Work to do:
Please revise the listing below so that "nearest" becomes "closest", with nothing else altered.

Given entries:
========

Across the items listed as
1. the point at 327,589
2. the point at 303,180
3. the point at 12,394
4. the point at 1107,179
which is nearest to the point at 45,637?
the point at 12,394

========

Solution:
Across the items listed as
1. the point at 327,589
2. the point at 303,180
3. the point at 12,394
4. the point at 1107,179
which is closest to the point at 45,637?
the point at 12,394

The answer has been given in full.